__TASK ITEM__
Scan the listing below for the word "labeled" and state how many lines hold it. Write nothing but the number.

━━━ PROVIDED INFORMATION ━━━

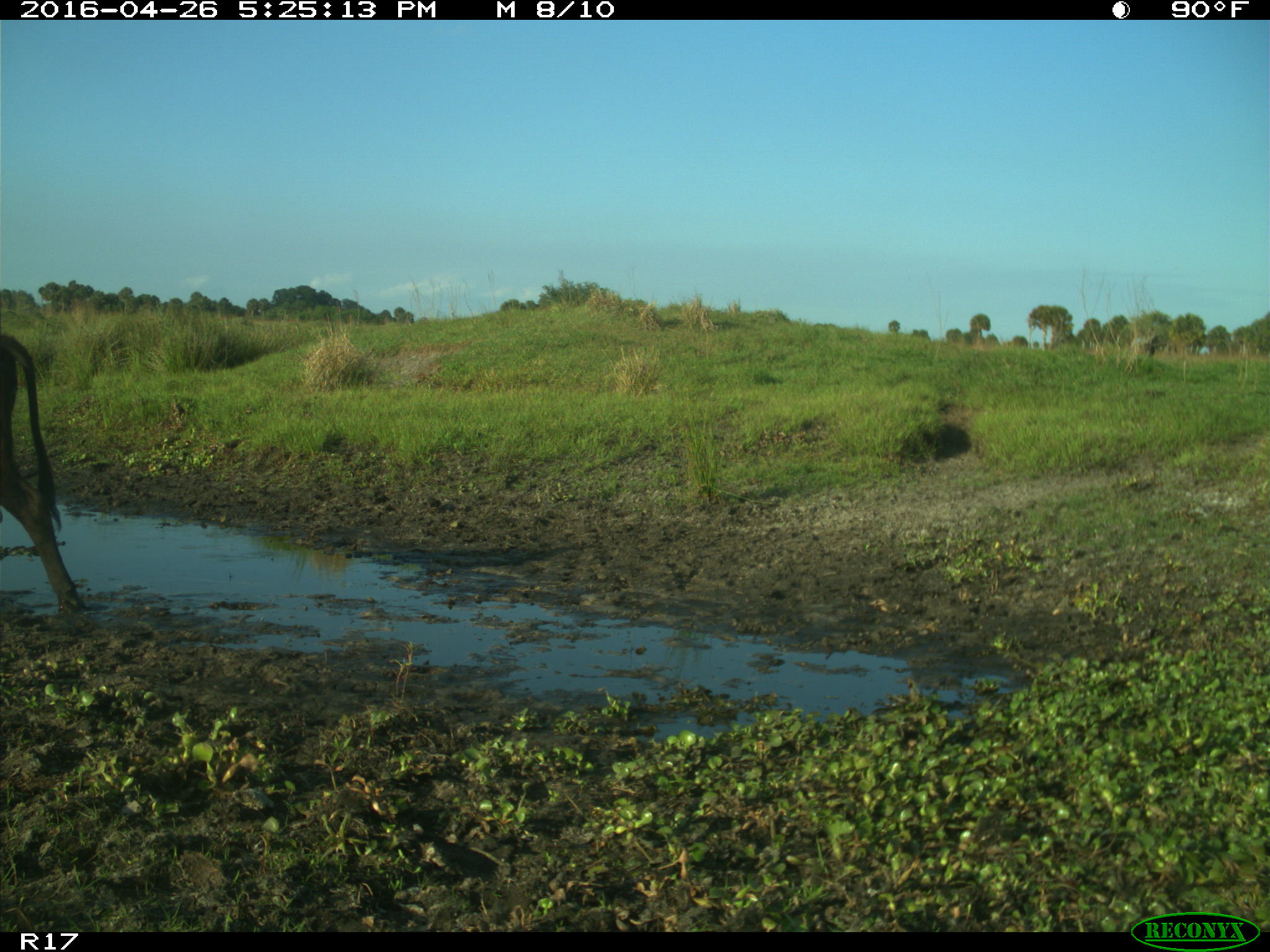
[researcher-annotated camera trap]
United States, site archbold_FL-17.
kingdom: Animalia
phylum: Chordata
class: Mammalia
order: Artiodactyla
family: Bovidae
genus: Bos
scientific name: Bos taurus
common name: domestic cow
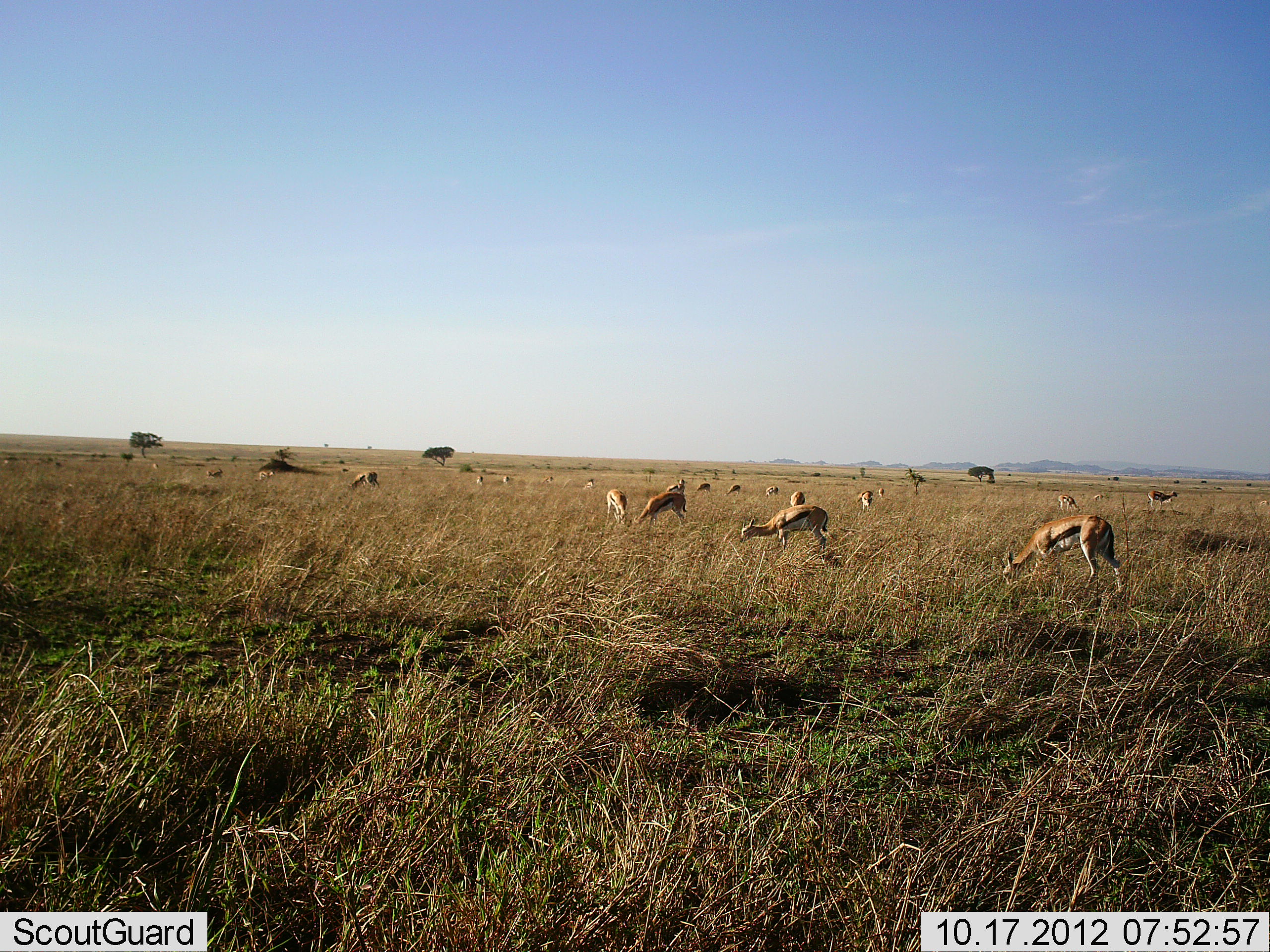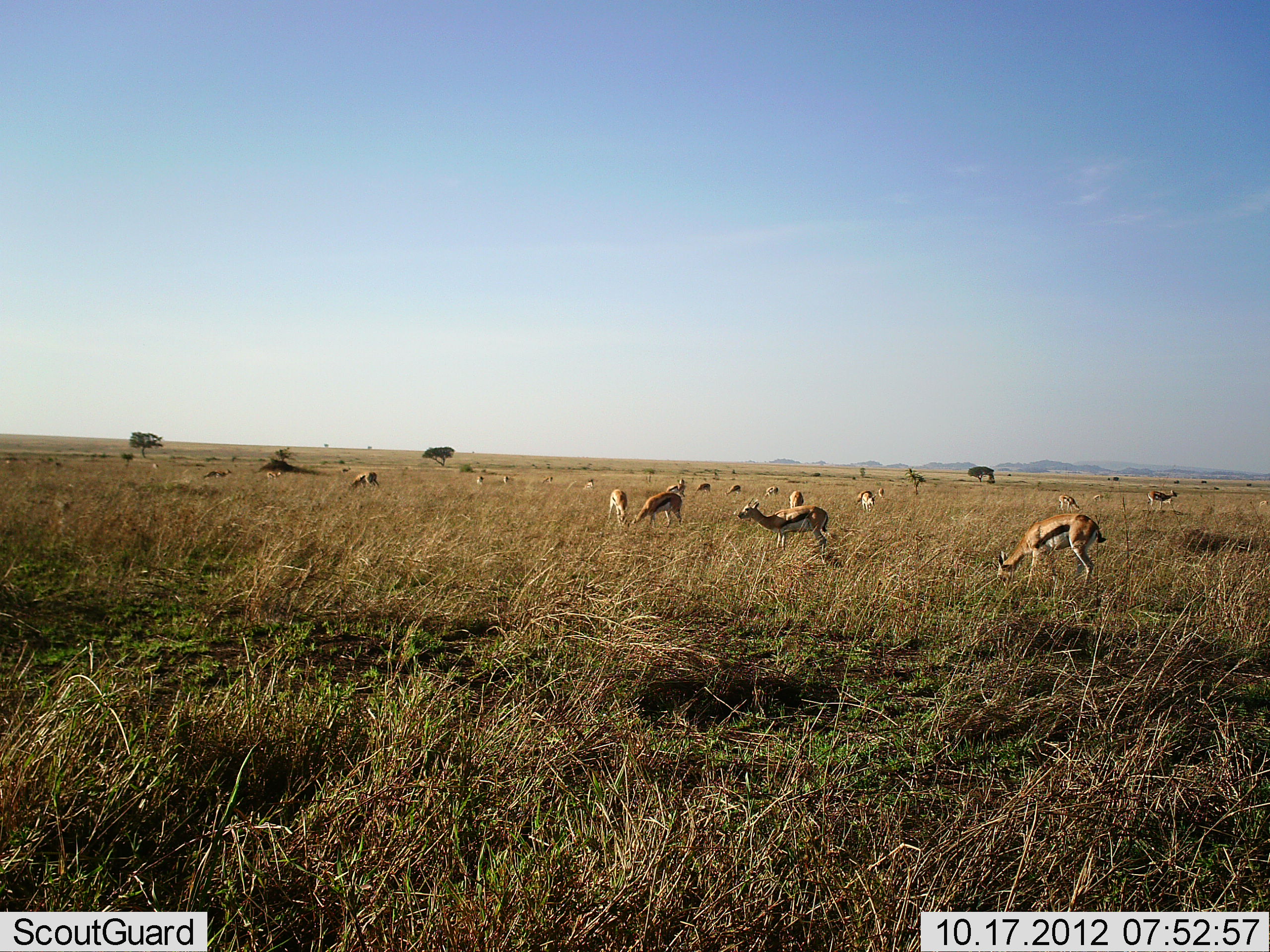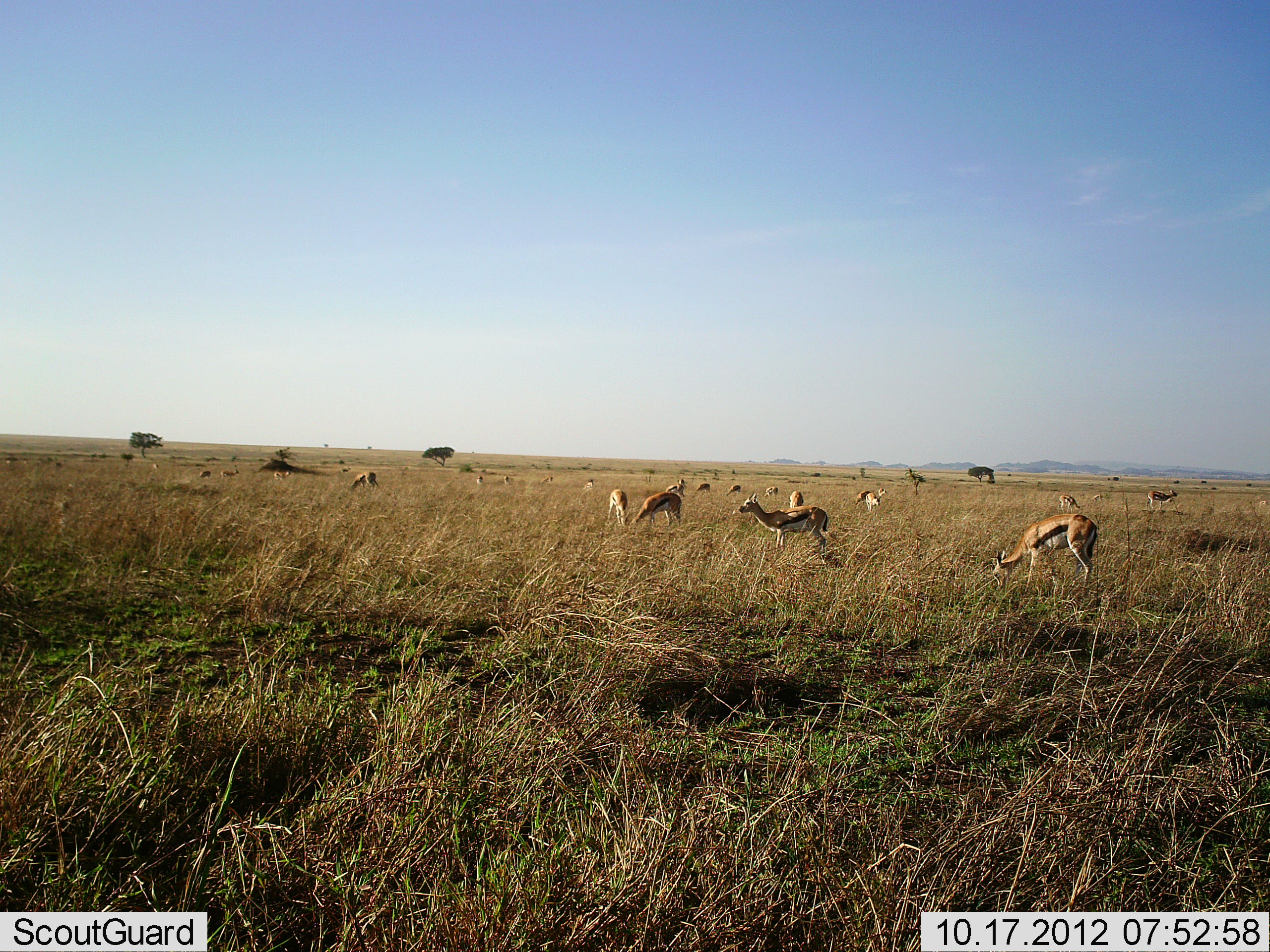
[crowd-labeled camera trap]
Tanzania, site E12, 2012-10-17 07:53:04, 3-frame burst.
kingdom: Animalia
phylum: Chordata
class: Mammalia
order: Artiodactyla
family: Bovidae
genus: Eudorcas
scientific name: Eudorcas thomsonii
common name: thomson's gazelle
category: gazellethomsons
Gazellethomsons (thomson's gazelle) (Eudorcas thomsonii), count 11-50. Behavior (volunteer vote fractions): standing 80%, resting 0%, moving 50%, interacting 0%. Young present (vote fraction): 0%. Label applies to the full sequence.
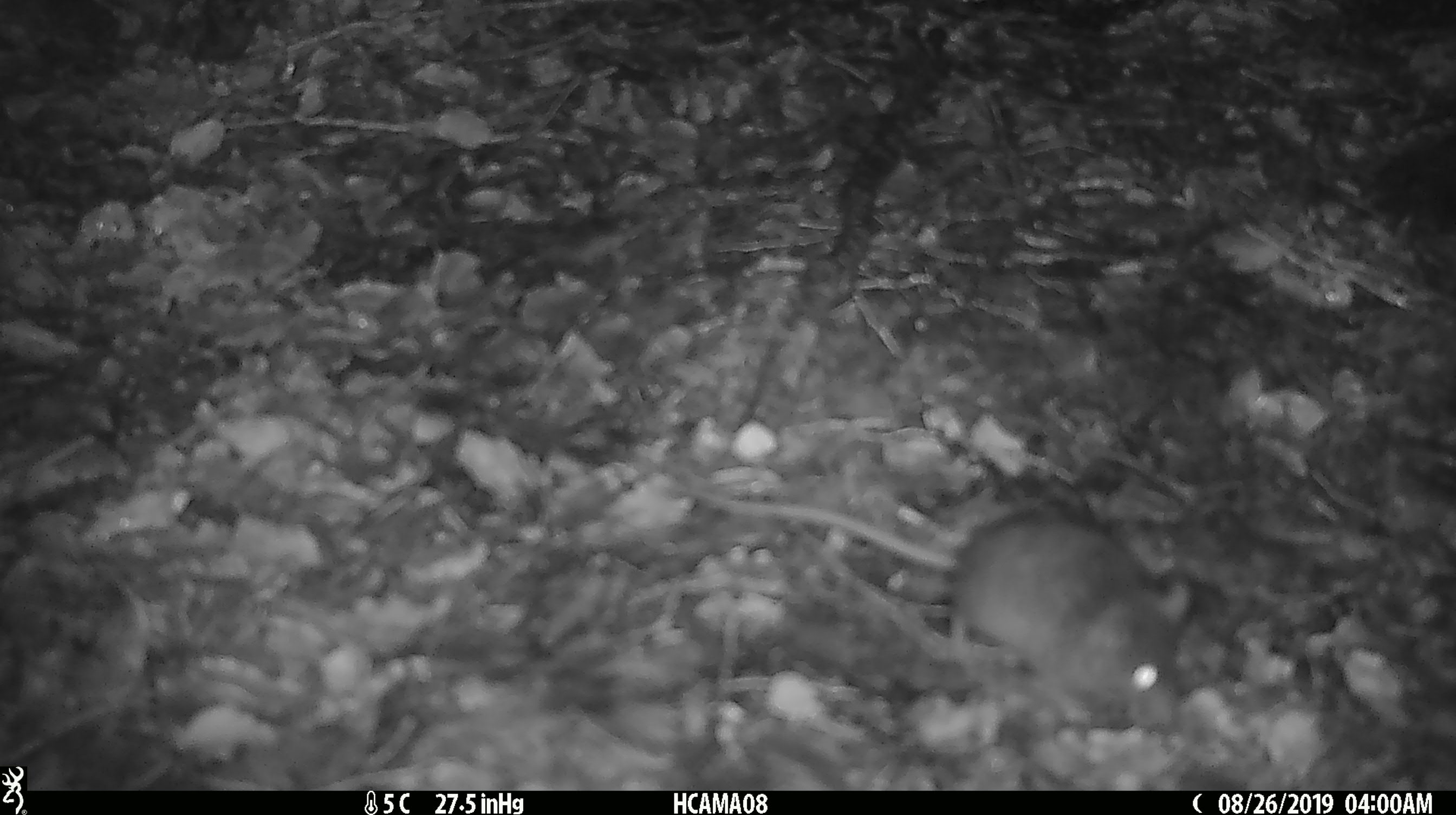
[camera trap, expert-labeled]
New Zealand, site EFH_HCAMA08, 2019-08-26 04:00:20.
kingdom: Animalia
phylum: Chordata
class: Mammalia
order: Rodentia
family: Muridae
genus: Mus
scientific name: Mus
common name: mouse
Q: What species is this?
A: Mouse (Mus).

━━━

__OUTPUT OF THE TASK__
2